Output utf8 string to STDERR when using Data::Dumper or Smart::Comments


Perl’s Data::Dumper and Smart::Comments are very useful for developing. But when process non ASCII data, even if you are processing them with utf8 pragma and having specified the encoding of STDERR, these modules output the character’s unicode (hexadecimal number) in the messages instead of the message itself. This problem will be solved by using $SIG{__WARN__} hook.

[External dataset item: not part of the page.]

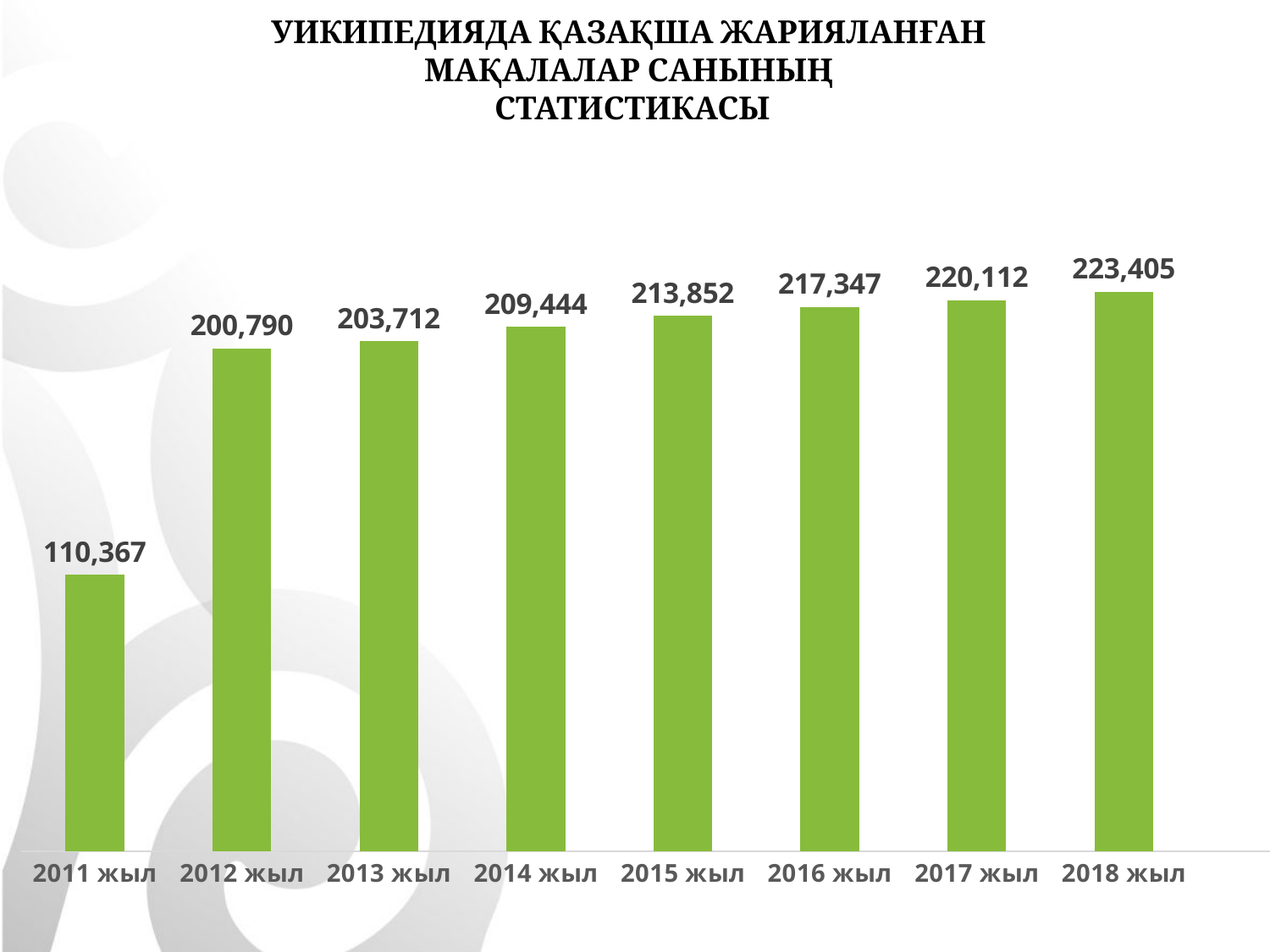
What is the value for 2012 жыл? 200,790 Which year has the highest value? 2018 жыл Which year has the lowest value? 2011 жыл What is the value for 2015 жыл? 213,852 What is the difference between the values for 2018 жыл and 2011 жыл? 113,038 What is the difference between the values for 2018 жыл and 2017 жыл? 3,293 What is the value for 2017 жыл? 220,112 Do the values rise or fall from 2011 жыл to 2018 жыл? Rise How many years are shown on the chart? 8 What is the difference between the values for 2012 жыл and 2011 жыл? 90,423 Which is larger, the value for 2013 жыл or the value for 2016 жыл? 2016 жыл What kind of chart is shown on the slide? Bar chart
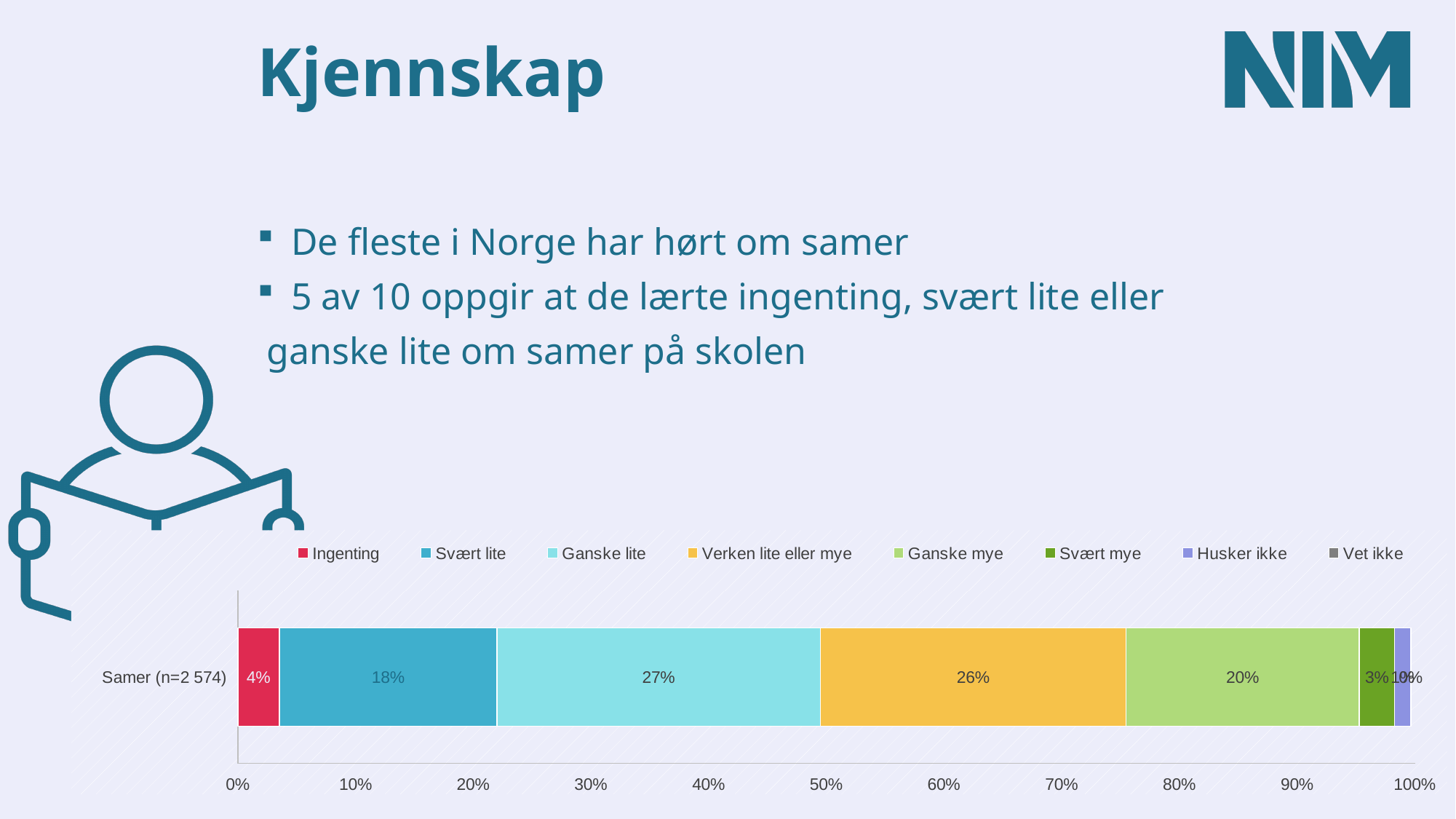
What percentage of the bar is labelled for the "Ingenting" series? 4% Which is larger, the value for "Ganske mye" or the value for "Svært lite"? Ganske mye What value is shown for "Ganske lite"? 27% What is the label of the single category shown on the vertical axis? Samer (n=2 574) What kind of chart is shown on the slide? Stacked bar chart How many series does the legend list? 8 What value is shown for "Ganske mye"? 20% What value is shown for "Verken lite eller mye"? 26% What value is shown for "Svært lite" in the stacked bar? 18% What value is shown for "Svært mye"? 3% Which series has the largest labelled share of the bar? Ganske lite What is the difference between the values for "Ganske lite" and "Verken lite eller mye"? 1%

Problem when processing UTF-8 strings

When process non ASCII data, in my case Japanese, if I specify the encoding of STDERR, it works for MY error messages in the main program. But the output of Smart::Comments and Data::Dumper remains expressed as hex numbers.

Output from Data::Dumper

use strict;
use warnings;
use utf8;
use Data::Dumper;

binmode STDERR, ':encoding(utf8)'; #It works for error messages specified in the program.

warn "日本語エラーメッセージ。\n";

my @arr = qw(
	こんな値や
	あんな値
);
warn Dumper(\@arr);

Output

日本語エラーメッセージ。
$VAR1 = [
          "\x{3053}\x{3093}\x{306a}\x{5024}\x{3084}",
          "\x{3042}\x{3093}\x{306a}\x{5024}"
        ];

How to convert the output of Data::Dumper to utf8 string

It seems that the $SIG{__WARN__} handler can be useful to solve it.

use strict;
use warnings;
use utf8;
use Data::Dumper;

binmode STDERR, ':encoding(utf8)';

# Convert outputs from debugging modules to characters
local $SIG{__WARN__} = sub {
	warn join("",
		map {
			my $str = $_;
			$str =~ s/\\x\{(\w{4})\}/pack('U', hex($1))/eg; # \x{abcd} -> letter
			$str;
		} @_
	);
};

my @arr = qw(
	こんな値や
	あんな値
);
warn Dumper(\@arr);

Output

$VAR1 = [
          "こんな値や",
          "あんな値"
        ];

Same for Smart::Comments, since this module uses Data::Dumper inside.